For his part, Erdogan said Afrin was merely a “comma” in Turkey’s battle against Kurdish militants. “We will now add the full stop, God willing … We will now continue to Manbij, Ain el-Arab, Tal Abyad Ras al-Ain and Qamishli until the terrorist corridor is gone,” he said, adding that Turkey was prepared to go into Northern Iraq’s Shinjar region, where PKK fighters are based.
Meanwhile, Israel  is a bit concerned about Turkey adjusting their southern border. From the uber-translators at MEMRI, March 7:

Turkish Newspaper Close To President Erdogan Calls To Form Joint Islamic Army To Fight Israel
On December 12, 2017, ahead of the summit of the Organization of Islamic Cooperation (OIC) in Istanbul,  the Turkish daily Yeni Şafak, which is close to President Recep Tayyip Erdoğan and his ruling AKP party, published an article  titled "A Call for Urgent Action,"[1] which also appeared on the paper's website under the title “What If an Army of Islam Was Formed against Israel?"[2] The article called on the 57 member states of the OIC to form a joint "Army of Islam" to besiege and attack the state of Israel. It notes that such a joint army will greatly exceed the Israeli army in manpower, equipment and budget, and presents statistics to prove this. It also advocates establishing joint bases for the army's ground, air and naval forces that will arrive from all over the Muslim world to besiege Israel, while noting that Pakistan, as the only nuclear country, has "a special status" among the OIC countries. An interactive map provides information on military forces stationed in various locations and the role they can play in the potential joint Muslim attack on Israel.
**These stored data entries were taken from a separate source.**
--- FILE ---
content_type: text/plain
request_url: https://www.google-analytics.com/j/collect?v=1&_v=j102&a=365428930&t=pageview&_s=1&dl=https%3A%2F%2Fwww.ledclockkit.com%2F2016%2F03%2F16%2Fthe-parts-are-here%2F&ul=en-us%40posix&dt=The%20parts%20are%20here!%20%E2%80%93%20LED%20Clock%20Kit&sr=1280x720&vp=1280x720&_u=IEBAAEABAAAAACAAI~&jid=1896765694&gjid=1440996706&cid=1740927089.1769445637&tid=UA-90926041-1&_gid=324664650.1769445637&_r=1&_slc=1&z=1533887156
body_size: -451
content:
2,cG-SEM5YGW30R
The Source Of The Yeni Şafak Article: The SADAT Company Website
The main points of the article are taken from the website of the Turkish SADAT International Defense and Consulting Company, which provides consultancy on defense and warfare, both conventional and unconventional, and on military organization, training and gear. The company has an agenda of promoting pan-Islamic military cooperation. According to its mission statement, it seeks "to establish defense collaboration and defense industry cooperation among Islamic countries, to help the Islamic world take its rightful place among the superpowers by providing... strategic consultancy and training services to the militaries and homeland security forces of Islamic countries."[3]
According to Israeli security sources, the SADAT company is involved in aiding Hamas, and seeks to assist – with funds and military gear – the creation of a "Palestine Army" to fight Israel.[4]

SADAT Founder Adnan Tanrıverdi
The SADAT company was founded by Erdoğan’s senior advisor on military affairs, retired general Adnan Tanrıverdi, and is chaired by his son, Melih Tanrıverdi. Adnan Tanrıverdi (b. 1944) served in the Turkish army's Artillery Corps and headed the Home Front Command in northern Cyprus.  He is an expert on assymetric warfare, and was dismissed from the Turkish military in 1996 for his Islamists leadnings. A former Turkish army officer, Ahmet Yavuz, described him as "an enemy of Atatürk" and stated that his dismissal from the army was not surprising.[5]....

Fortunately for the Israelis, Erdogan's purge of the military seriously degraded Turkey's offensive capability vs. a state vs against the Kurds.